Sometime Highlighted as "context canceled"


(Andrew Wilkins) #7

Thanks. I've opened https://github.com/elastic/apm-agent-go/issues/347 for that.


(Barry Zhong) #8

Hey @axw the "context canceled" one may not be an issue, we are using a wrong context instance, which will be canceled due to http request process complete, inside a forked goroutine. Sorry for that, and the error information is still valuable, since it indicates there is a functional bug. Such as the sql statement running with a canceled context will return unexpected result.


(Andrew Wilkins) #9

For "context canceled", the APM agent can't tell an expected error from an unexpected one. I think expected "context canceled" errors would be the norm, which is why I went ahead and made the change.

In this case would you see an error further up the stack in the business logic?


(Andrew Wilkins) #10

@Barry_Zhong not sure if you saw my reply, just pinging in case you did not.
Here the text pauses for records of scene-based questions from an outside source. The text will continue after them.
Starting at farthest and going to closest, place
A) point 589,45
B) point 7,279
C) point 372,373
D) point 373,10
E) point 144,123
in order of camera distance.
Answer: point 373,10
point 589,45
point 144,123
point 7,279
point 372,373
I'd also restate what I said, in case I was not clear. I think in most cases that cancelling context would be intentional, rather than a coding error. Because of that, I think it makes sense to ignore such errors, which are used for control flow rather than to indicate a problem.

In your business logic, i.e. in your cronDeleteTrash code, I think you probably don't expect context to be cancelled - right? So can you instead report logic errors up to APM in that code?


(Barry Zhong) #11

@axw Andrew, thanks for keeping tight communications with us.

Conclusion: I do not think it is apm-agent-go's issue. It is our developer mis-use a context, which created from another http handler goroutine, which will be canceled very soon.

Indication: it seems that not every golang programmer uses Context in a right manner. I am not even a golang programmer :stuck_out_tongue_winking_eye:

One thing bothered me a lot is, when I want to apply apm-go-agent into our golang application, I had to face those unknown rabbit holes, and people felt nervous to lift apm as a production solution :(.


(Andrew Wilkins) #12

@Barry_Zhong thanks for your reply.

Conclusion: I do not think it is apm-agent-go's issue. It is our developer mis-use a context, which created from another http handler goroutine, which will be canceled very soon.

Indication: it seems that not every golang programmer uses Context in a right manner. I am not even a golang programmer :stuck_out_tongue_winking_eye:

OK. I think what might help is if we publish some more in-depth examples covering a variety of coding patterns, such as goroutine pools like you have in your application. The focus of these examples would be (a) when/how to report transactions, spans, and errors, and (b) how to propagate context.

I have opened https://github.com/elastic/apm-agent-go/issues/385 to track this.

One thing bothered me a lot is, when I want to apply apm-go-agent into our golang application, I had to face those unknown rabbit holes, and people felt nervous to lift apm as a production solution :(.

Understood, and I'm sorry it hasn't gone smoother. I hope the value you're seeing outweighs the difficulties you've encountered so far.

Don't hesitate to reach out again if you run into any other issues. This is how we can make it better! :slight_smile: